“Ajami“ wurde in Cannes prämiert und war für einen Oscar nominiert.

Hamburg. Nicht nur Michael Hanekes "Das weiße Band", auch der mitfavorisierte israelisch-arabische Beitrag "Ajami" ging beim Oscar-Rennen um den besten ausländischen Film am vergangenen Sonntag leer aus. "Ajami" holte in Cannes den Preis für den besten Debütfilm und errang fünf Ophirs der Israelischen Film-Akademie. Der Oscar hätte dem von Scandar Copti und Yaron Shani gedrehten Film nochmals weltweite Aufmerksamkeit beschert. "Ajami" wirft einen fast dokumentarischen Blick auf die gewalttätigen Konflikte zwischen Juden, Arabern und Christen in Israel.

"Ajami" ist ein neues Beispiel für junges Kino aus Israel, das sich zunehmend kritisch mit Geschichte und Gegenwart des zionistischen Staates beschäftigt.
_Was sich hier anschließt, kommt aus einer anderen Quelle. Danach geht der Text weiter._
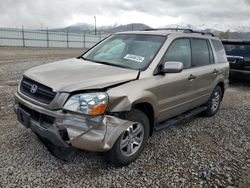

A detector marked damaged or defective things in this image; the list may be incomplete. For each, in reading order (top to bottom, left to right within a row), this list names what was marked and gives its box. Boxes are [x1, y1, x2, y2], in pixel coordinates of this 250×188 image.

damaged hood [23, 58, 139, 92]
cracked headlight [63, 93, 108, 116]
damaged front bumper [14, 93, 133, 152]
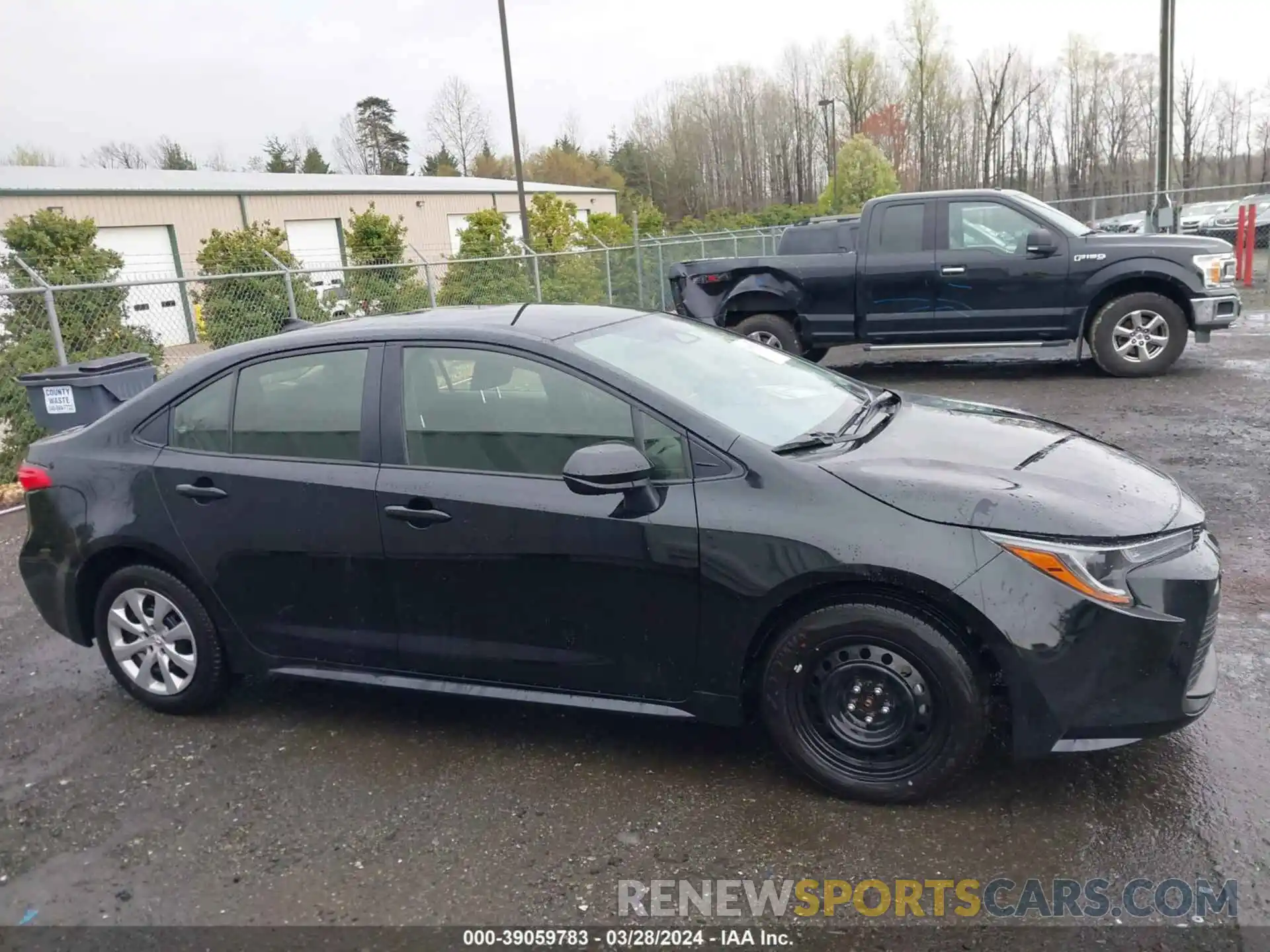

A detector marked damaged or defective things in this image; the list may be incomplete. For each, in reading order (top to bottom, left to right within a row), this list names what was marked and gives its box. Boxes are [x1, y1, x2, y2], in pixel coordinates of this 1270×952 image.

damaged hood [826, 394, 1201, 539]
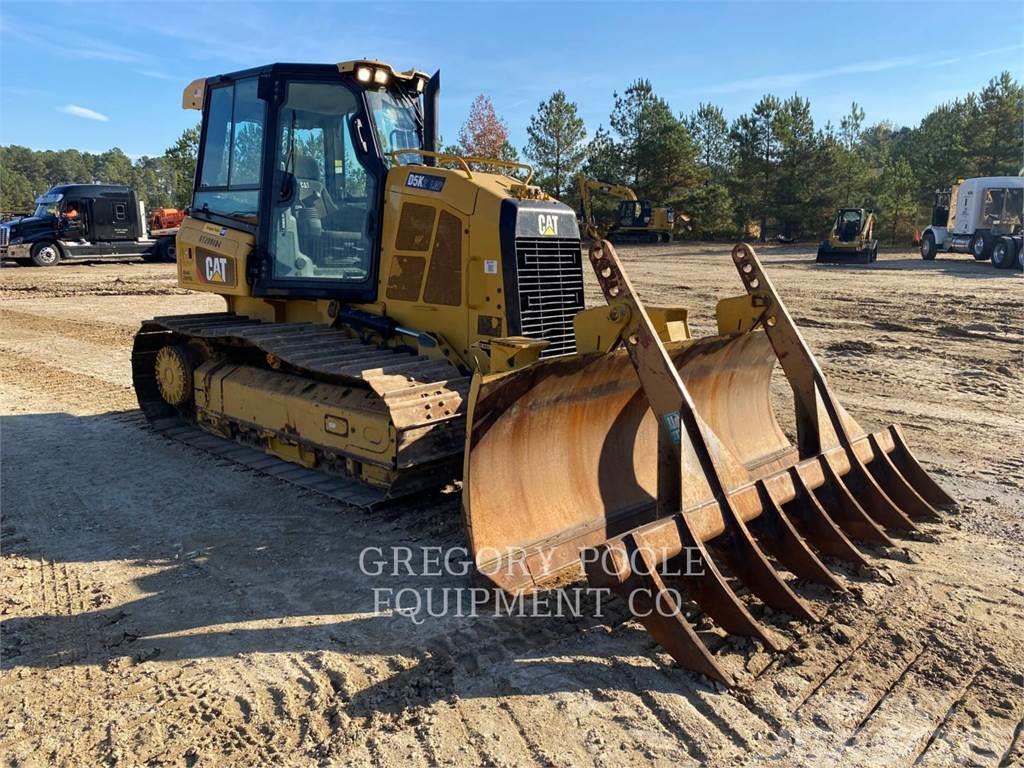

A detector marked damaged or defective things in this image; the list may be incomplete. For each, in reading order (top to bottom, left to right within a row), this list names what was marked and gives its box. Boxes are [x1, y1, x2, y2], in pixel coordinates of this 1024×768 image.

rusty dozer blade [460, 241, 954, 684]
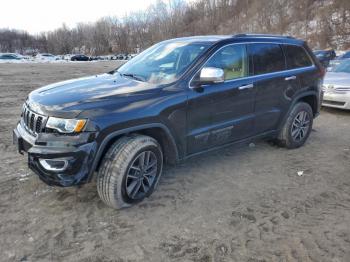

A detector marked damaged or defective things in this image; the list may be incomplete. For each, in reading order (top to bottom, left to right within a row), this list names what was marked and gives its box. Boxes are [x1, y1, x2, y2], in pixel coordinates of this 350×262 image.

damaged front bumper [13, 123, 98, 186]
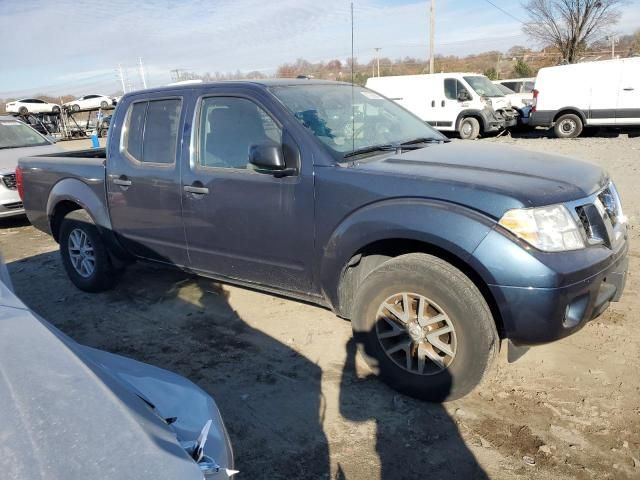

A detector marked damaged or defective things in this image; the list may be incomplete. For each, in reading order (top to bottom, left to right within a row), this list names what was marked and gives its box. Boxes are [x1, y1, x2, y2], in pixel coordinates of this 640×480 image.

damaged vehicle [364, 72, 520, 139]
damaged vehicle [17, 79, 628, 402]
damaged vehicle [0, 262, 235, 480]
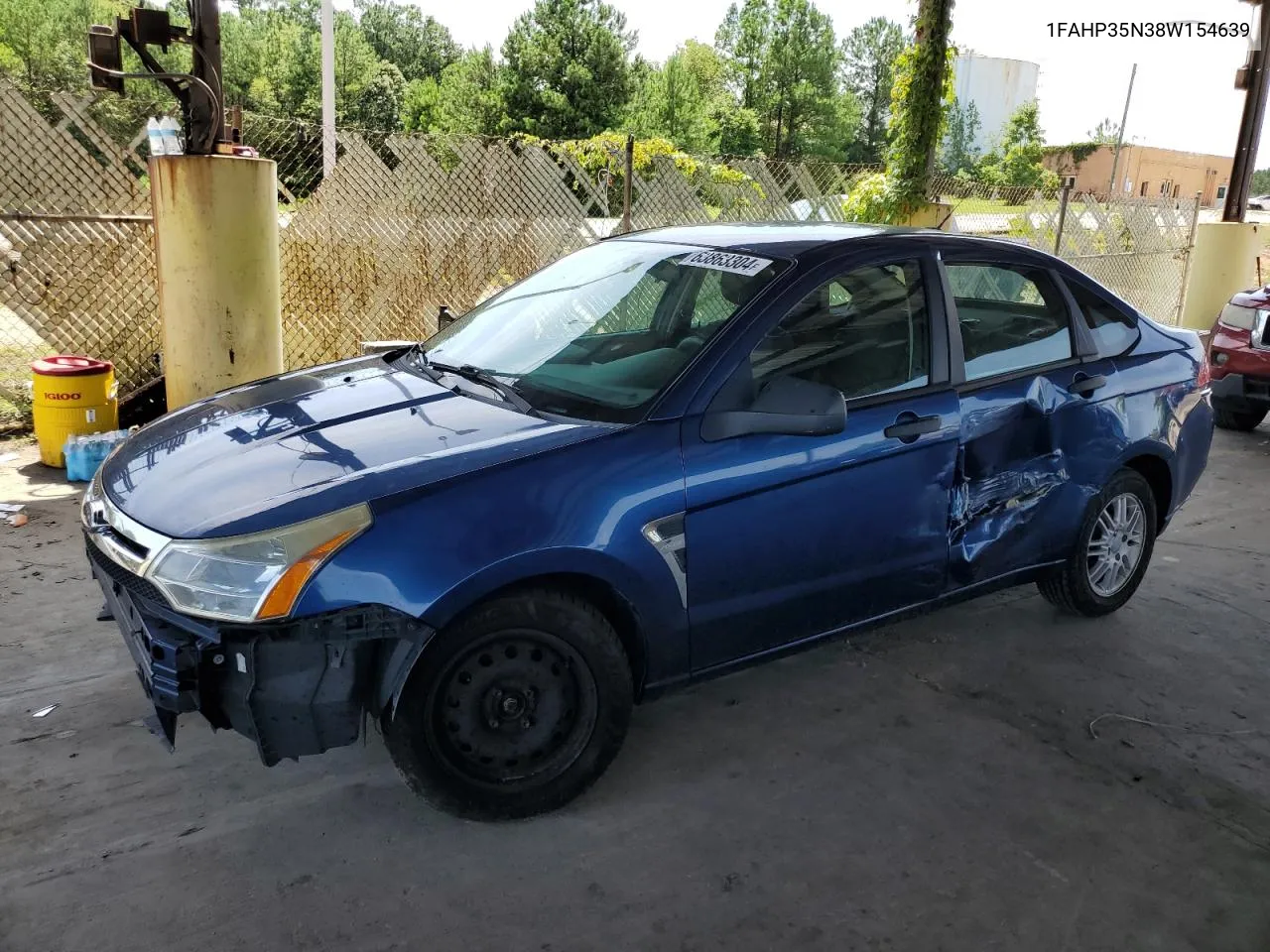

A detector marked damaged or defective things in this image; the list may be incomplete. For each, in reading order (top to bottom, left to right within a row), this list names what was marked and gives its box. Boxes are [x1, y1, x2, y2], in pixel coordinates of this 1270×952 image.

damaged blue car [84, 225, 1213, 822]
dented rear door [940, 257, 1117, 586]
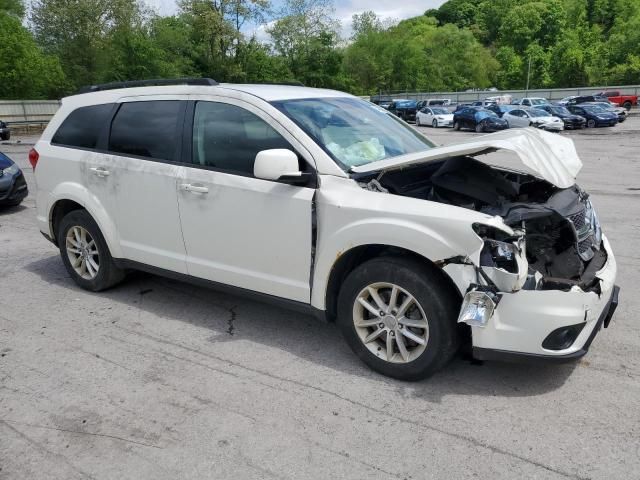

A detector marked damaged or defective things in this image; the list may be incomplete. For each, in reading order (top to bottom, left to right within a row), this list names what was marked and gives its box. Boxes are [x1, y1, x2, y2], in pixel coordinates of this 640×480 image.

damaged white suv [32, 79, 616, 378]
crumpled hood [352, 127, 584, 188]
crash damage [352, 129, 616, 358]
damaged front bumper [462, 234, 616, 362]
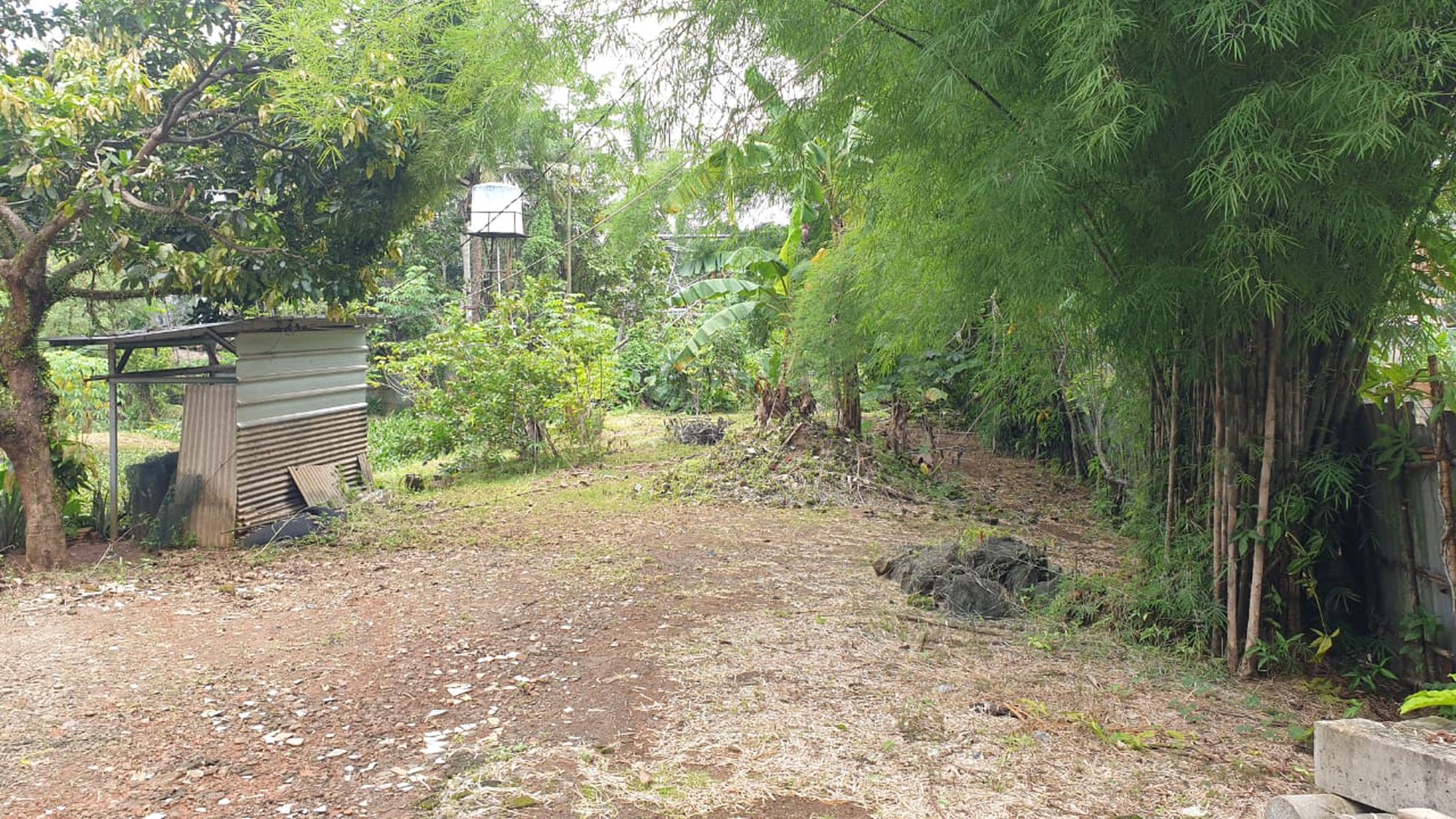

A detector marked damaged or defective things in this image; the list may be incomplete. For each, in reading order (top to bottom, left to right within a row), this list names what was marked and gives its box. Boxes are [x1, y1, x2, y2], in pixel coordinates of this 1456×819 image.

rusty corrugated metal sheet [176, 386, 235, 550]
rusty corrugated metal sheet [235, 407, 367, 529]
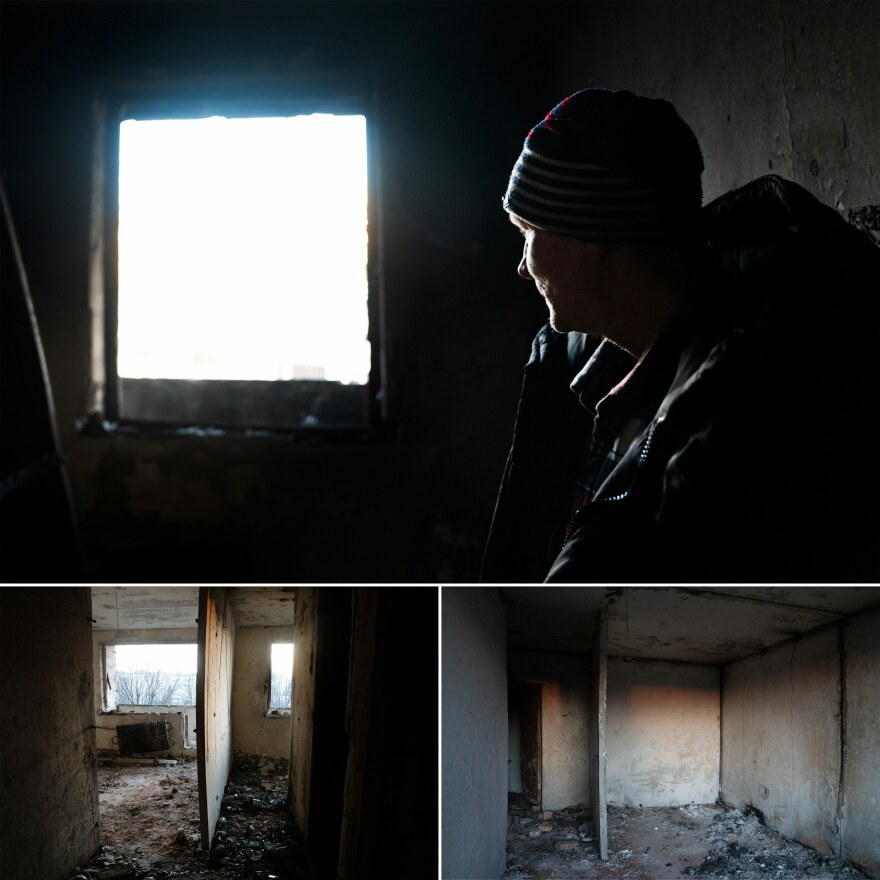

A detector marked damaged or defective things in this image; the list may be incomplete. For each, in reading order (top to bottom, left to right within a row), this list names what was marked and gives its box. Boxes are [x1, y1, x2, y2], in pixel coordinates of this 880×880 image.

peeling plaster wall [560, 0, 876, 220]
damaged window opening [88, 87, 382, 436]
burnt window frame [88, 74, 384, 438]
burnt wall surface [0, 0, 560, 584]
burnt wall surface [0, 588, 100, 876]
peeling plaster wall [0, 588, 100, 880]
peeling plaster wall [230, 624, 292, 756]
damaged window opening [266, 644, 294, 720]
peeling plaster wall [440, 588, 508, 880]
peeling plaster wall [506, 652, 588, 812]
peeling plaster wall [608, 656, 720, 808]
peeling plaster wall [720, 624, 844, 860]
peeling plaster wall [840, 604, 880, 872]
Andere preisgekrönte Filme waren "Waltz für Bashir" von Ari Folman, der als Comic das Trauma eines israelischen Soldaten beschreibt, der das Massaker von Sabra und Schatila 1982 miterlebt hat. Damals wurden 3000 Palästinenser von christlichen Falangisten unter den Augen von Israels Armee ermordet. Oder "Beaufort" von Joseph Cedar, der die sinnlose Besatzung eines Forts an der Grenze zum Libanon thematisiert und 2007 den Silbernen Bären der Berlinale gewann. Oder der letztjährige Venedig-Gewinner "Lebanon" von Samuel Maoz, der auf klaustrophobe Art den Einsatz einer Panzerbesatzung erzählt, die im Libanonkrieg ein Dorf von PLO-Terroristen säubern soll.

Um Krieg geht es auch in "Ajami". Aber hier spielt er auf den Straßen von Jaffa, im Stadtteil Ajami. Ausgelöst wird er nicht aus religiösen oder politischen Gründen, Kriminalität ist die Wurzel dieser Gewalt.

"Ajami" ist die erste israelisch-palästinensische Zusammenarbeit. Als der jüdische Filmstudent Yaron Shani die Idee für den Film hatte, war ihm schnell klar, dass er sein Projekt nur mithilfe eines palästinensischen Kollegen realisieren könne. Er fand den Filmemacher Scandar Copti, der aus Ajami stammte, und schrieb mit ihm das Drehbuch. Sieben Jahre brauchten sie, um den Film zu finanzieren, 23 Tage wurde gedreht, 14 Monate dauerte die Postproduktion, bis "Ajami" in Cannes seine Uraufführung erlebte.

Die Geschichte beginnt mit der irrtümlichen Erschießung eines Jungen in Zusammenhang mit einer Blutfehde zweier Klans. In der Folge wird eine Spirale der Gewalt gezeigt, in der es um Schutzgelderpressung und Blutrache geht und die Hauptpersonen falsche Entscheidungen mit verheerenden Folgen treffen.

"Der Film hat sowohl einen palästinensischen als auch einen israelischen Protagonisten", erklärt Koregisseur Scandar Copti. "Es geht nicht um Gut gegen Böse. Er zeigt ihr Leben aus ihrer jeweiligen Perspektive, ohne zu werten. Das gab es vorher im israelischen Kino nicht."

Ungewöhnlich war die Methode, mit der Shani und Copti vorgingen. Es wurde chronologisch gedreht, viele der Darsteller sind Laien aus dem Viertel, und sie mussten improvisieren. "Wir haben die Schauspieler in reale Situationen geworfen, sie mussten spontan reagieren - wie im echten Leben", beschreibt Copti die Vorgehensweise. So erreicht "Ajami" geradezu dokumentarische Qualität. Die Erschießungsszene des 15-Jährigen am Anfang des Films wurde dort gedreht, wo der Mord an dem Jungen tatsächlich stattgefunden hat - vor den Augen vieler Betroffener. Kino bekommt hier völlig neue Authentizität.

Obwohl "Ajami" auch in Israel von der Kritik einhellig gelobt wurde, besitzt der Film eine Menge Konfliktpotenzial. Kurz vor der Oscar-Verleihung kündigte Scandar Copti an, nicht nach Los Angeles zu reisen, weil er Israel nicht repräsentieren möchte. "Israel möchte der Welt zeigen, dass es ein multikultureller Staat ist, der allen gleiche Rechte gibt. Aber als palästinensischer Bürger habe ich nicht die gleichen Rechte", sagte er.

Es scheint, als würde die israelisch-arabische Zusammenarbeit ein singuläres Ereignis bleiben. Doch "Ajami" eröffnet eine neue Perspektive auf dieses konfliktbeladene Land.

"Ajami" läuft im 3001 (OmU) und im Zeise-Kino.